La récompense est attribuée par la Fondation Kemet Boutros Ghali pour la Paix et la Connaissance, établie au Caire. Elle rend hommage à la mémoire de Boutros Boutros-Ghali, ancien Secrétaire général des Nations unies, et distingue des personnalités reconnues pour leur contribution à la paix, au dialogue entre les peuples, à la stabilité et au développement.
Le parcours de Lansana Kouyaté a pesé dans la décision du jury.

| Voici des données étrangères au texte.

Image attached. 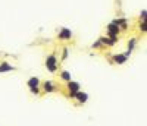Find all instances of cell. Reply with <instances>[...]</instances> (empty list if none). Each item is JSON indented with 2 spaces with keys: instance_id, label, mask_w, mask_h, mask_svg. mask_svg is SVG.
Wrapping results in <instances>:
<instances>
[{
  "instance_id": "obj_1",
  "label": "cell",
  "mask_w": 147,
  "mask_h": 126,
  "mask_svg": "<svg viewBox=\"0 0 147 126\" xmlns=\"http://www.w3.org/2000/svg\"><path fill=\"white\" fill-rule=\"evenodd\" d=\"M46 68L50 72H56L57 70V59H56L55 54L47 56V59H46Z\"/></svg>"
},
{
  "instance_id": "obj_2",
  "label": "cell",
  "mask_w": 147,
  "mask_h": 126,
  "mask_svg": "<svg viewBox=\"0 0 147 126\" xmlns=\"http://www.w3.org/2000/svg\"><path fill=\"white\" fill-rule=\"evenodd\" d=\"M68 91H69V97L74 98V95L80 91V84L78 82H74V81H69L68 82Z\"/></svg>"
},
{
  "instance_id": "obj_3",
  "label": "cell",
  "mask_w": 147,
  "mask_h": 126,
  "mask_svg": "<svg viewBox=\"0 0 147 126\" xmlns=\"http://www.w3.org/2000/svg\"><path fill=\"white\" fill-rule=\"evenodd\" d=\"M71 37H72L71 29H68V28H62V29H60V32H59V38L60 40H69Z\"/></svg>"
},
{
  "instance_id": "obj_4",
  "label": "cell",
  "mask_w": 147,
  "mask_h": 126,
  "mask_svg": "<svg viewBox=\"0 0 147 126\" xmlns=\"http://www.w3.org/2000/svg\"><path fill=\"white\" fill-rule=\"evenodd\" d=\"M74 98H77L78 100V103H85V101H87V100H88V95L87 94H85V92H81V91H78L75 95H74Z\"/></svg>"
},
{
  "instance_id": "obj_5",
  "label": "cell",
  "mask_w": 147,
  "mask_h": 126,
  "mask_svg": "<svg viewBox=\"0 0 147 126\" xmlns=\"http://www.w3.org/2000/svg\"><path fill=\"white\" fill-rule=\"evenodd\" d=\"M43 90H44L46 92H53V91H56V88H55V84H53V82L46 81V82L43 84Z\"/></svg>"
},
{
  "instance_id": "obj_6",
  "label": "cell",
  "mask_w": 147,
  "mask_h": 126,
  "mask_svg": "<svg viewBox=\"0 0 147 126\" xmlns=\"http://www.w3.org/2000/svg\"><path fill=\"white\" fill-rule=\"evenodd\" d=\"M127 59H128L127 54H115V56H113V62L118 63V65H122V63H125Z\"/></svg>"
},
{
  "instance_id": "obj_7",
  "label": "cell",
  "mask_w": 147,
  "mask_h": 126,
  "mask_svg": "<svg viewBox=\"0 0 147 126\" xmlns=\"http://www.w3.org/2000/svg\"><path fill=\"white\" fill-rule=\"evenodd\" d=\"M15 68L12 66V65H9L7 62H3L2 65H0V72H7V70H13Z\"/></svg>"
},
{
  "instance_id": "obj_8",
  "label": "cell",
  "mask_w": 147,
  "mask_h": 126,
  "mask_svg": "<svg viewBox=\"0 0 147 126\" xmlns=\"http://www.w3.org/2000/svg\"><path fill=\"white\" fill-rule=\"evenodd\" d=\"M40 85V81H38V78H30L28 79V86L30 88H37V86H38Z\"/></svg>"
},
{
  "instance_id": "obj_9",
  "label": "cell",
  "mask_w": 147,
  "mask_h": 126,
  "mask_svg": "<svg viewBox=\"0 0 147 126\" xmlns=\"http://www.w3.org/2000/svg\"><path fill=\"white\" fill-rule=\"evenodd\" d=\"M60 76H62V79L66 81V82L71 81V75H69V72H62V75H60Z\"/></svg>"
},
{
  "instance_id": "obj_10",
  "label": "cell",
  "mask_w": 147,
  "mask_h": 126,
  "mask_svg": "<svg viewBox=\"0 0 147 126\" xmlns=\"http://www.w3.org/2000/svg\"><path fill=\"white\" fill-rule=\"evenodd\" d=\"M134 46H136V38H132L129 43H128V52L131 53L132 52V48H134Z\"/></svg>"
},
{
  "instance_id": "obj_11",
  "label": "cell",
  "mask_w": 147,
  "mask_h": 126,
  "mask_svg": "<svg viewBox=\"0 0 147 126\" xmlns=\"http://www.w3.org/2000/svg\"><path fill=\"white\" fill-rule=\"evenodd\" d=\"M30 90H31V92H32V94H35V95H37V94H40L38 86H37V88H30Z\"/></svg>"
},
{
  "instance_id": "obj_12",
  "label": "cell",
  "mask_w": 147,
  "mask_h": 126,
  "mask_svg": "<svg viewBox=\"0 0 147 126\" xmlns=\"http://www.w3.org/2000/svg\"><path fill=\"white\" fill-rule=\"evenodd\" d=\"M144 18H146V10H143V12H141V19L144 21Z\"/></svg>"
},
{
  "instance_id": "obj_13",
  "label": "cell",
  "mask_w": 147,
  "mask_h": 126,
  "mask_svg": "<svg viewBox=\"0 0 147 126\" xmlns=\"http://www.w3.org/2000/svg\"><path fill=\"white\" fill-rule=\"evenodd\" d=\"M66 56H68V50H66V48H65V50H63V59H65V57H66Z\"/></svg>"
}]
</instances>
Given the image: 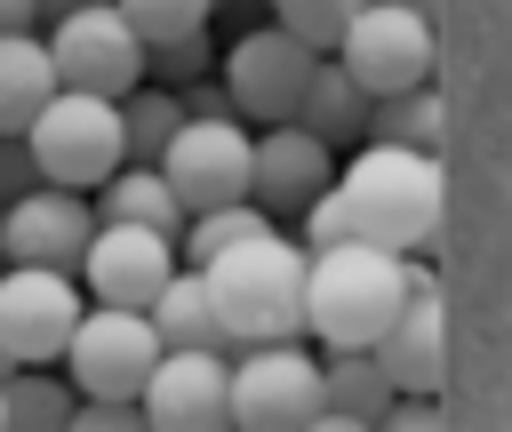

Au fil de sa carrière, le responsable guinéen a exercé différentes fonctions au sein de l’État guinéen, des organisations régionales africaines et des institutions internationales. Il a notamment dirigé le gouvernement de la Guinée, occupé le poste de Sous-Secrétaire général adjoint de l’ONU et assumé les fonctions de Secrétaire exécutif de la CEDEAO.
Son engagement diplomatique s’est également poursuivi sur les questions régionales. Il est aujourd’hui présenté comme médiateur en chef de la CEDEAO auprès des États membres de l’Alliance des États du Sahel (AES). Sur le plan politique national, il préside par ailleurs le Parti de l’Espoir pour le Développement National (PEDN).
La remise du prix aura lieu au Caire le 14 novembre 2026, une date symbolique puisqu’elle correspond à l’anniversaire de la naissance de Boutros Boutros-Ghali. La cérémonie devrait rassembler plusieurs responsables politiques, diplomates et acteurs de la communauté internationale.
Avec cette nouvelle édition, Lansana Kouyaté rejoint la liste des personnalités déjà honorées par cette distinction. Parmi les anciens récipiendaires figurent notamment Sam Nujoma, ancien président de la Namibie, Salim Ahmed Salim, ex-Secrétaire général de l’Organisation de l’unité africaine, le diplomate algérien Lakhdar Brahimi, Graça Machel, ancienne Première dame du Mozambique, le juriste sénégalais Adama Dieng et l’ancien ministre marocain Mohamed Benaïssa.
À travers le choix de l’ancien responsable guinéen, la Fondation entend ainsi saluer une trajectoire placée sous le signe de la diplomatie, de la médiation et de la recherche de réponses pacifiques aux crises, avec un accent particulier sur la coopération et l’intégration africaines.